Plants often have associations with them. While some plants are trendy or are the latest must have, some are associated with family and special times. Flowers especially remind us of loved ones and this time of the year when the garden bursts into spring nature rewards us with all the flowering treasures that make up so many happy associations.
Indigenous St John’s lily or Clivia are spectacular this time of the year. Growing in clumps which increase every year Clivia thrive in shade or semi-shade. The most common are the classic narrow leafed orange and the popular hybrids which have a broader leaf known as Belgium Hybrids. Clivia flowers are very striking and each plant can be very different which is what makes them so collectable. Look for rounded petals close together to thinner loose petals. The colour intensity leads from a salmon orange to almost a tomato orange and anything in between. The throats vary in depth and some of the most unusual are green but most shades of yellow.
Clivia can be grown from seed which takes about four years to mature. Plant seeds in potting soil with the flesh on. Seeds should be on their side and about halfway into the soil. Keep them well watered and they will germinate in a few months. The darker red the seeds are, the darker orange the flower and the yellow Clivia’s have shades of yellow seed. You can cross pollinate your own Clivia’s to select your favourite trait which is how we end up with such a vast range of colour variations which often make their way across generations as collections grow and are shared.

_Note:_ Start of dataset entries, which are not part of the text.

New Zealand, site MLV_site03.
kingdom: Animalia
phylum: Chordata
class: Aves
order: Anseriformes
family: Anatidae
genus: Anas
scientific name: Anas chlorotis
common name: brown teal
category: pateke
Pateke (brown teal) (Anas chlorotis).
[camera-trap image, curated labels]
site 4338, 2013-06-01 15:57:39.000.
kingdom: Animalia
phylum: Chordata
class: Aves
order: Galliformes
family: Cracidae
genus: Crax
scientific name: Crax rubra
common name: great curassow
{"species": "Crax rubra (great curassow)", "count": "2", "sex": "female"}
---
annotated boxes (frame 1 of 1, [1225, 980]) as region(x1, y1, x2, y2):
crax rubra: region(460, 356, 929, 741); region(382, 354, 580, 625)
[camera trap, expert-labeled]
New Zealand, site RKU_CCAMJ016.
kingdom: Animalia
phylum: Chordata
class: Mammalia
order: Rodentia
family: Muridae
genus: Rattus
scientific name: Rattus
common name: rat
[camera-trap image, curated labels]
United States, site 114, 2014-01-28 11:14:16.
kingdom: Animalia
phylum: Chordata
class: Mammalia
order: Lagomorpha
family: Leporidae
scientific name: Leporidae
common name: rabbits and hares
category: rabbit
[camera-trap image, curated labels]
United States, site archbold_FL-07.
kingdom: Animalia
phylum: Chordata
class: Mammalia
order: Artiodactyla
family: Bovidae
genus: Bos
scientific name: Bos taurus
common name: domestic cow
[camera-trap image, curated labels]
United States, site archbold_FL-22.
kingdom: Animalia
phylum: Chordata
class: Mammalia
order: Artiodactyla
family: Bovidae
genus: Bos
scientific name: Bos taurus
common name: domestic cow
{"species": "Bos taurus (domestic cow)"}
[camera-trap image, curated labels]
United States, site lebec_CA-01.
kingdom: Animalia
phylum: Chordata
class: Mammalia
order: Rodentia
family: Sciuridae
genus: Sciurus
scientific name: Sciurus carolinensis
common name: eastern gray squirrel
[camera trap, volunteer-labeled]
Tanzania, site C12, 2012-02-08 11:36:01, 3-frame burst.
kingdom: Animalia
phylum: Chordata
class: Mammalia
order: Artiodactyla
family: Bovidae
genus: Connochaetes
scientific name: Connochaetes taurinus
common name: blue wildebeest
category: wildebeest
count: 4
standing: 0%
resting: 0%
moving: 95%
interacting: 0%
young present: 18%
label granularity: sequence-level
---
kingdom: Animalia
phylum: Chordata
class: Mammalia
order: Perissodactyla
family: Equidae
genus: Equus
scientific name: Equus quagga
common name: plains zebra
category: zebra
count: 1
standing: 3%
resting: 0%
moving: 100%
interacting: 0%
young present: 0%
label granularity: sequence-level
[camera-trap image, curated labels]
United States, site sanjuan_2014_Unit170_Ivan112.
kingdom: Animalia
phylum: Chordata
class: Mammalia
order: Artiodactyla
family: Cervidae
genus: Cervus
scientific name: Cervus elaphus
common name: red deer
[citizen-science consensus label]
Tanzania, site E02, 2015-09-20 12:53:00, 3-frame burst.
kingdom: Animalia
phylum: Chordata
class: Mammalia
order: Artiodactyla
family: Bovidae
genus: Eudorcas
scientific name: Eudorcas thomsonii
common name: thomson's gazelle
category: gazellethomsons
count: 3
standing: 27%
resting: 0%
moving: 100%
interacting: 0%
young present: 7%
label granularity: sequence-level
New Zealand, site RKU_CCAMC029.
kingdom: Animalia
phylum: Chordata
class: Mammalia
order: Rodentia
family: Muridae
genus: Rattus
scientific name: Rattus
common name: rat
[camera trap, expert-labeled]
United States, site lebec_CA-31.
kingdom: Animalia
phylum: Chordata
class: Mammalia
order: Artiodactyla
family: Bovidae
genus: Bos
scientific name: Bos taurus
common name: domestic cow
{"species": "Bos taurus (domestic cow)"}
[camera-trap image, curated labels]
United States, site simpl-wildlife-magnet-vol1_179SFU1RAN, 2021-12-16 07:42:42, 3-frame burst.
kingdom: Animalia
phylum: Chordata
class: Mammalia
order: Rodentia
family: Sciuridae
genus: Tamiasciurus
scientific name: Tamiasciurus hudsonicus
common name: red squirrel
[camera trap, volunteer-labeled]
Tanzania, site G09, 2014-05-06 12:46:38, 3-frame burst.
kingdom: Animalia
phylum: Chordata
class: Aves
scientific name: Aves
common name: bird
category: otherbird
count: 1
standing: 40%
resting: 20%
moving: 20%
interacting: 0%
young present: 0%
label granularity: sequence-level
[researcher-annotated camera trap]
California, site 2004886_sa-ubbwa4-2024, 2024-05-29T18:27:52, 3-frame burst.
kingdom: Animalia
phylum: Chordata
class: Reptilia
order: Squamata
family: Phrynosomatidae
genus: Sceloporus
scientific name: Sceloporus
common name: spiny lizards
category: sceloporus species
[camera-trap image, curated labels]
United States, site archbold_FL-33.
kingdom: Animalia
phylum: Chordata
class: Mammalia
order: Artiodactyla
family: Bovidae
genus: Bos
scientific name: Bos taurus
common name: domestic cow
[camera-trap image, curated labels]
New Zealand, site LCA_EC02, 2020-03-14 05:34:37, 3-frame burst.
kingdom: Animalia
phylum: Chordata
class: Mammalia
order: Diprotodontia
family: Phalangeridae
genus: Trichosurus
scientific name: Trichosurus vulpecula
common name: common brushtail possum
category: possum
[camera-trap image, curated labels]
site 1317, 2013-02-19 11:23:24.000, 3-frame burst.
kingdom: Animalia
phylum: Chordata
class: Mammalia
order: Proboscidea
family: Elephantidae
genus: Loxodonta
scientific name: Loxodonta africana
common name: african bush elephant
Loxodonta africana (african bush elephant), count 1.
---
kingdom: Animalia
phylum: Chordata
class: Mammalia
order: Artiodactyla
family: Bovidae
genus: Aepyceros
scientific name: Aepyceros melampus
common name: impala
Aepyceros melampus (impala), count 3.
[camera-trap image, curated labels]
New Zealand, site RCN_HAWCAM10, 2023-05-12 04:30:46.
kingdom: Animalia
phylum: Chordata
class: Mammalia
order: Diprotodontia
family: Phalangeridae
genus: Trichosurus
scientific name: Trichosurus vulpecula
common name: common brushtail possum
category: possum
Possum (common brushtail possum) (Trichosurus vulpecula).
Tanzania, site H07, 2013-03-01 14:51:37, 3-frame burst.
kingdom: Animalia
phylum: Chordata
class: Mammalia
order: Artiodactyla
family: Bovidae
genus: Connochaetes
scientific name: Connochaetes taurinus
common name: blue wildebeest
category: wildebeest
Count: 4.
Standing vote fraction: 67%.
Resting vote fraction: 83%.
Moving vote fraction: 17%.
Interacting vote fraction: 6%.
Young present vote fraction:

Grown by gardeners around the world for fragrance and colour Lavender is one of the easiest perennials to grow. Suited to any style of gardening we see lavender in formal clipped gardens to romantic and fairy gardens. Lavender comes from the Mediterranean and drier regions of Europe. In SA as a water wise plant they are well suited to full sun borders and in containers around the pool. This is the best time of the year to select your lavender as the colour selection makes you spoilt for choice. Lavender should be cut back twice a year to keep it compact and to extend its longevity. Lavender lasts for about two to three years depending on how you look after it. Lavender likes to stay dry with very little fertiliser and should be cut back after flowering in midsummer and again in early August to keep it looking fresh.
Getting roses ready to shine
By now your roses will be in full leaf and looking great. Boost their performance by feeding with Sudden Impact and repeat every six weeks. Sudden Impact is an organic rose food which also means that the roses are not forced and grow naturally with tougher leaves and flowers with deeper colour and stronger fragrance. Roses fed organically also need less spraying against insects and tend to be more resilient against mildew. If you need to spray your roses use Rosecare. As a combination insecticide and fungicide it does everything you need to keep your first flush of flowers due in a couple of weeks safe.
Mexican rock roses
Becoming more popular each year and just as collectable are the Echiveria or Rock Roses as they are also known. Older gardeners will remember them from their childhood. Today they have been dusted off and made very fashionable by young gardeners because they are so easy to grow, water wise and hardy. The varieties available today are endless and this makes them fun to collect. Leaves are predominantly shades of blue grey and some of the newer blacks to chocolate leafed ones are slowly coming onto the market. September into October is their flowering time and they flower in shades of orange and red for weeks at a time.